Total Drek has posted a very thoughtful response to one of my earlier posts here. I encourage you to read it.
The larger question here is whether doing sociology of religion implies an assumption of no God/supernatural.
The larger question here is whether doing sociology of religion implies an assumption of no God/supernatural.
2 comments:
For the sake of curiosity: why does it matter?
I use figures of speech that imply a particular worldview about god and, indeed, our language is structured in a way that implicitly disadvantages an atheist's position (e.g. we're described as "not believing in god" as opposed to "not believing in the existence of a god") yet I don't think that matters very much in most cases.

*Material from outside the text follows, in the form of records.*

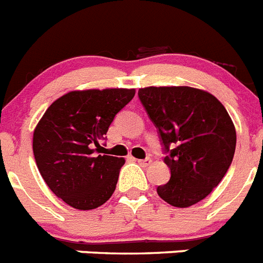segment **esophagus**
<instances>
[{
	"label": "esophagus",
	"instance_id": "1",
	"mask_svg": "<svg viewBox=\"0 0 263 263\" xmlns=\"http://www.w3.org/2000/svg\"><path fill=\"white\" fill-rule=\"evenodd\" d=\"M137 162L140 163L141 166H143V167H146V166L150 165L152 161H150V158H146V159H137Z\"/></svg>",
	"mask_w": 263,
	"mask_h": 263
}]
</instances>
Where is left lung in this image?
<instances>
[{
	"mask_svg": "<svg viewBox=\"0 0 263 263\" xmlns=\"http://www.w3.org/2000/svg\"><path fill=\"white\" fill-rule=\"evenodd\" d=\"M141 104L158 130L170 179L158 196L189 208L218 186L232 165L237 134L225 106L213 94L189 86L143 87Z\"/></svg>",
	"mask_w": 263,
	"mask_h": 263,
	"instance_id": "left-lung-1",
	"label": "left lung"
}]
</instances>
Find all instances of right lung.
<instances>
[{
	"instance_id": "1",
	"label": "right lung",
	"mask_w": 263,
	"mask_h": 263,
	"mask_svg": "<svg viewBox=\"0 0 263 263\" xmlns=\"http://www.w3.org/2000/svg\"><path fill=\"white\" fill-rule=\"evenodd\" d=\"M134 89L76 90L54 101L33 134V153L42 178L58 198L78 210L104 205L116 190L125 159L96 156L116 114Z\"/></svg>"
}]
</instances>
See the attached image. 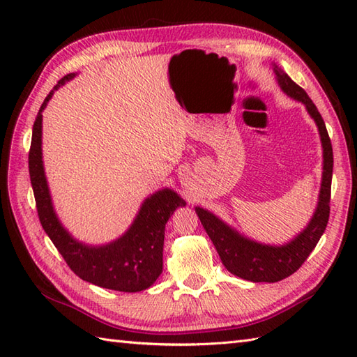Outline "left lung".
Wrapping results in <instances>:
<instances>
[{"instance_id": "1", "label": "left lung", "mask_w": 357, "mask_h": 357, "mask_svg": "<svg viewBox=\"0 0 357 357\" xmlns=\"http://www.w3.org/2000/svg\"><path fill=\"white\" fill-rule=\"evenodd\" d=\"M278 82L284 92L305 104L310 116L319 128L322 149H324V173L319 192V202L304 231H301L291 242L285 245H264L259 242L250 241L241 236L238 231L230 229L213 213L196 207L201 224L206 229L208 238L213 242L216 252L221 257L224 267L231 275L252 282H278L291 276L301 265L305 262L310 253L313 252L322 233L327 229L330 218V198H331V176H333V147L321 113L310 100V96L301 86L275 67Z\"/></svg>"}]
</instances>
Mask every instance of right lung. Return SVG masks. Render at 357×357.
<instances>
[{
	"label": "right lung",
	"instance_id": "add662e5",
	"mask_svg": "<svg viewBox=\"0 0 357 357\" xmlns=\"http://www.w3.org/2000/svg\"><path fill=\"white\" fill-rule=\"evenodd\" d=\"M75 77L66 75L45 96L33 123L29 150V174L32 183L36 211L44 231L64 257L75 275L82 280L109 290L136 293L149 288L162 273V248L165 224L173 211L184 207L185 201L170 188H164L144 201L138 216L119 239L102 247L84 245L75 241L53 211L41 153L43 110L53 92Z\"/></svg>",
	"mask_w": 357,
	"mask_h": 357
}]
</instances>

If you and I agree about how scientific investigations of religion should proceed (e.g. exclude supernatural causation) then does it matter what other assumptions we make about a hypothetical deity?
Obviously, I have the impression that it matters very much to you, I am just unclear precisely why.
Hello Drek,
Thank you for your thoughtful response. I would agree with you that our scientific investigations of religion can proceed equally regardless of starting assumption.
What prompted this was the passage from Stark's introduction that said otherwise. That got me curious as to whether I had missed something--an inherent problem in addressing the sociology of religion as someone who also professes faith.
Not sure that it matters a whole lot, but it's interesting to think about.